| Text provided |

# Problem connecting wireless Epson Stylus DX9400F printer



## Jane2008 (Feb 2, 2008)

Hi everyone

I have a brand new week-old iMac (my first ever mac, and I love it) and whilst I had no problems connecting wirelessly to the internet via an Orange Livebox, and have also managed to install the wireless mouse and keyboard in a few seconds, I am losing the will to live in trying to install my (equally new) Epson Stylus DX9400F printer/scanner/fax/copier.

As I understand things, before trying to get it to work wirelessly, I first need to install the printer and scanner drivers etc. Although I've been following the installation disc to the letter, the mac can't seem to recognise the printer, and is telling me that there is no printer connected (even though at this stage of proceedings the mac and the printer are physically connected through a usb cable).

| Your task |
Duplicate the passage of the printer post between "# Problem connecting" and "Stylus DX9400F printer/scanner/fax/copier.", inclusive. The listing that comes next plays no part here.

| Recorded data |

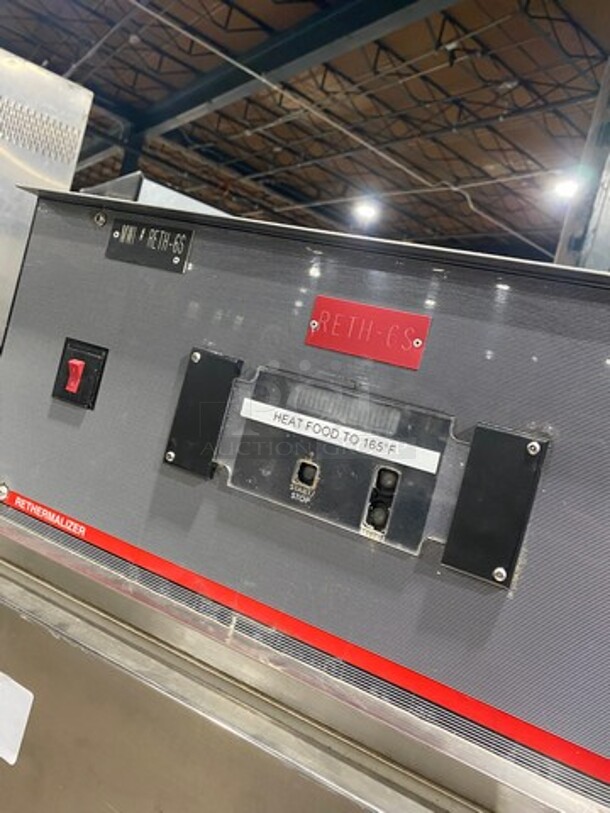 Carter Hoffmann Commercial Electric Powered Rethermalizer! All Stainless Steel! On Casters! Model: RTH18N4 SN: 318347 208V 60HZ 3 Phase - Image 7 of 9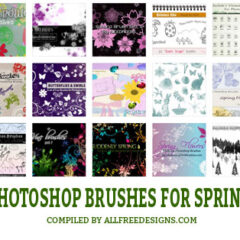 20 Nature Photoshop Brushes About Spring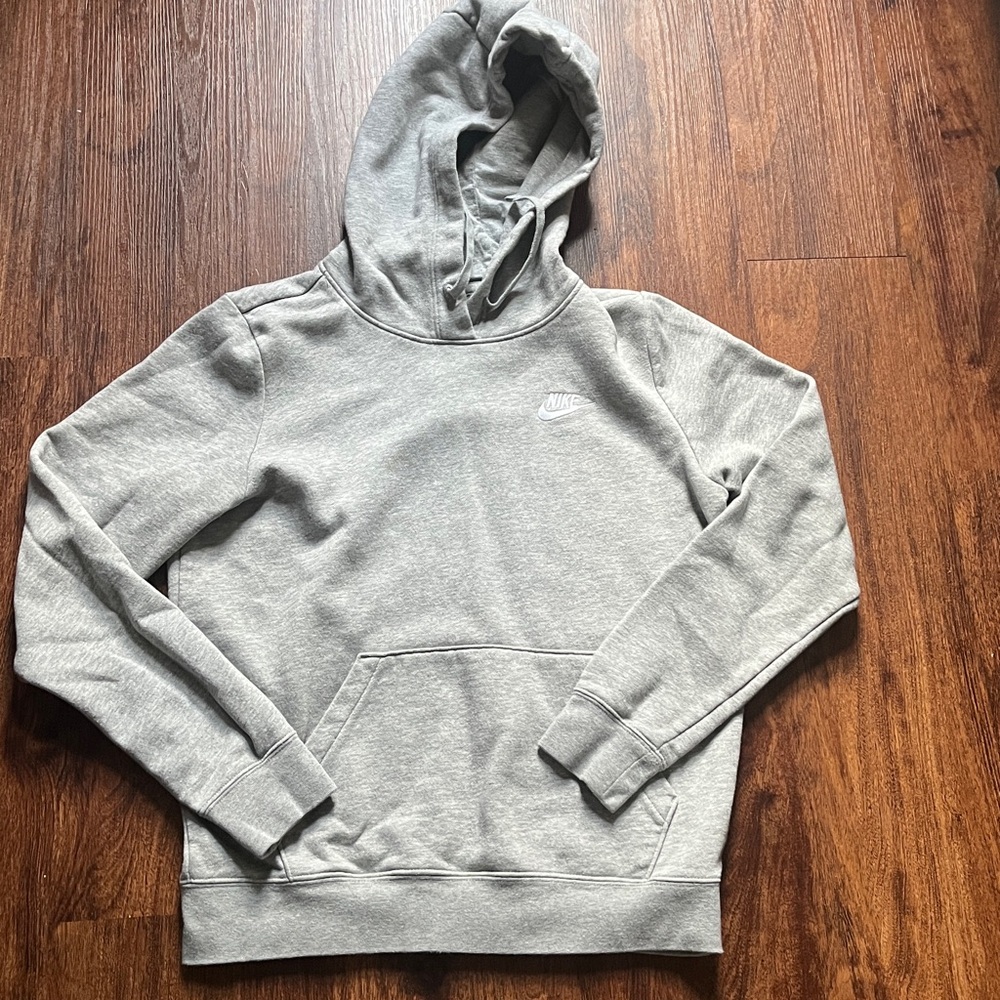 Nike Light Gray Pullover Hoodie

| Expected answer |
# Problem connecting wireless Epson Stylus DX9400F printer



## Jane2008 (Feb 2, 2008)

Hi everyone

I have a brand new week-old iMac (my first ever mac, and I love it) and whilst I had no problems connecting wirelessly to the internet via an Orange Livebox, and have also managed to install the wireless mouse and keyboard in a few seconds, I am losing the will to live in trying to install my (equally new) Epson Stylus DX9400F printer/scanner/fax/copier.